L16 Pentose Phosphate Pathway

what is the pentose phosphate pathway

part of glucose metabolism and a potential fate of glucose (through G-6-P) - this pathway produces NADPH and pentose phosphate

why is NADPH production important in PPP

it’s needed for fatty acid synthesis, important in redox biology, and levels of NADP+ control the rate of PPP

why is pentose (ribose-5-phosphate) production important for PPP

the production of ribose is needed for nucleotide synthesis

what intermediates does PPP and glycolytic pathway share

glyceraldehyde-3-phosphate and fructose-6-phosphate - intermediate are how PPP interacts with other metabolic pathways

what is transketolase

reversible reaction that links PPP with glycolysis - enzyme that moves 2 carbon fragments from one molecule to another - transfer 2 carbon molecules from a ketone to an aldose and requires TPP as a cofactor/vitamin B1 which means it can diagnose thiamine deficiencies

what is transaldolase

reversible reaction that moves 3 carbon fragments - an enzyme that catalyzes the transfer of a 3-carbon group (dihydroxyacetone) - does not use a cofactor like TPP but instead forms a temporary covalent bond (Schiff base) with its own lysine residue to hold the carbons

what does the oxidative phase require

glucose-6-phosphate dehydrogenase which is allosterically regulated

what are the two major phases of the PPP

oxidative phase where NADPH and ribose-5-phosphate are produced, and non-oxidative phase where ribulose-5-phosphate is converted to various carbon intermediates

what happens in the oxidative phase

three steps where G6P is converted into ribulose-5-phosphate through 3 main irreversible steps - this phase is primarily to generate NADPH

what is the rate limiting step of PPP and how is it regulated

the first reaction, catalyzed by Glucose-6-phosphate dehydrogenase (G6PD) - Glucose-6-phosphate dehydrogenase (G6PD). This step converts glucose-6-phosphate (G6P) into 6-phosphogluconolactone, generating NADPH, and is regulated primarily by the concentration of its substrate, NADP⁺, and the feedback inhibition of its product, NADPH

why is the production of NADPH important

used for nucleotide synthesis, fatty acid and cholesterol synthesis, and ROS neutralization

what are the similarities between NADH and NADPH

NADP⁺ and NAD⁺ are both oxidizing agents that accept electrons, but NADH feeds hydrogens/electrons to respiratory chain (oxidative phosphorylation/generates ATP)

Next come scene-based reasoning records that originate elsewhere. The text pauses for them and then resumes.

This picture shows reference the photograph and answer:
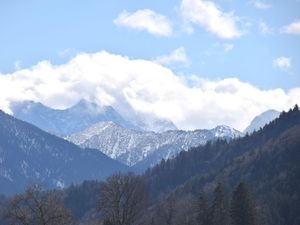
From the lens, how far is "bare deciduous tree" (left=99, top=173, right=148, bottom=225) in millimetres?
93938

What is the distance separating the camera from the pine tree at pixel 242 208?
103531mm

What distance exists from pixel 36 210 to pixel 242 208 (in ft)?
134

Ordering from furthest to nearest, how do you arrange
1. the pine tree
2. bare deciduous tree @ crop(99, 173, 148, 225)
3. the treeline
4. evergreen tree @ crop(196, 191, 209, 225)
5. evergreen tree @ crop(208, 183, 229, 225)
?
evergreen tree @ crop(208, 183, 229, 225) < evergreen tree @ crop(196, 191, 209, 225) < the pine tree < bare deciduous tree @ crop(99, 173, 148, 225) < the treeline

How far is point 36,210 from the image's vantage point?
78.8m

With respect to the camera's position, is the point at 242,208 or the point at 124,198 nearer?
the point at 124,198

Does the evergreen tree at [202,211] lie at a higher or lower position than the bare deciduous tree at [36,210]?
higher

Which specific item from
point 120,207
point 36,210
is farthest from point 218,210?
point 36,210

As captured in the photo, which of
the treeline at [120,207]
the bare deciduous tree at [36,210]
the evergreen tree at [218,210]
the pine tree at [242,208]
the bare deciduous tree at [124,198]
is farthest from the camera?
the evergreen tree at [218,210]

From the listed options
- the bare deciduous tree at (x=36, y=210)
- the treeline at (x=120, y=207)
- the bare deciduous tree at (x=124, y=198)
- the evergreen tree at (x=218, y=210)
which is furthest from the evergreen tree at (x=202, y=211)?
the bare deciduous tree at (x=36, y=210)

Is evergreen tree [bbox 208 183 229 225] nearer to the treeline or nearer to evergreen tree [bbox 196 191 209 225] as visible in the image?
the treeline

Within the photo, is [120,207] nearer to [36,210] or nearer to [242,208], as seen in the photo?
[242,208]

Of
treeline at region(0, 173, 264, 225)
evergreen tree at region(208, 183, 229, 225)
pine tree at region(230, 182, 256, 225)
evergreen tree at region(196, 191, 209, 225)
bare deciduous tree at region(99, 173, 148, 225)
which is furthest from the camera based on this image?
evergreen tree at region(208, 183, 229, 225)

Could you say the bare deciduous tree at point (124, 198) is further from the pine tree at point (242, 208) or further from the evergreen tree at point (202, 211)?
the pine tree at point (242, 208)

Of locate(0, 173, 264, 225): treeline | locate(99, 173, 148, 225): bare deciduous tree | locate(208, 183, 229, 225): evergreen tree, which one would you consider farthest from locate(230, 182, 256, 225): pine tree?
locate(99, 173, 148, 225): bare deciduous tree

what is the reducing agent in ribonucleotide reductase reaction for nucleotide synthesis

NADPH - it reduces ribose to deoxyribose which is important for rapidly dividing cells because it directly powers synthesis of dNTPs which are required for DNA replication and repair

why is ribose-5-phosphate generated

PPP interacts with other metabolic pathways and ribose-5-phosphate is the primary product as well as an intermediate that feeds back into PPP to generate more NADPH, feeds back into glycolysis to generate ATP, and is a starting product for nucleotide synthesis (outcome and pathway determined by metabolic need)

what do transketolase and transaldolase perform

non-oxidative phase - molecular rearrangements to produce F6P and G3P, and generate a variety of backbones

how is PPP regulated

the rate-limiting step, glucose-6-phosphate dehydrogenase, which is inhibited by high levels of NADPH - Ribose-5-phosphate levels DO NOT control PPP

where is NADPH usage high

in rapidly dividing cells that need lots of NADPH and nucleotides to make DNA, and all cells that need to defend their molecules against oxidative damage from oxidative stress (reduction of glutathione)

what are the main functions of NADPH

fatty acid, cholesterol synthesis and nucleotide synthesis, however, the biggest function of NADPH is in redox biology as the ultimate source of reducing equivalents keeping our biomolecules reduced in order to inactivate ROS via an antioxidant enzyme cycle that requires NADPH (ultimate reducing agent)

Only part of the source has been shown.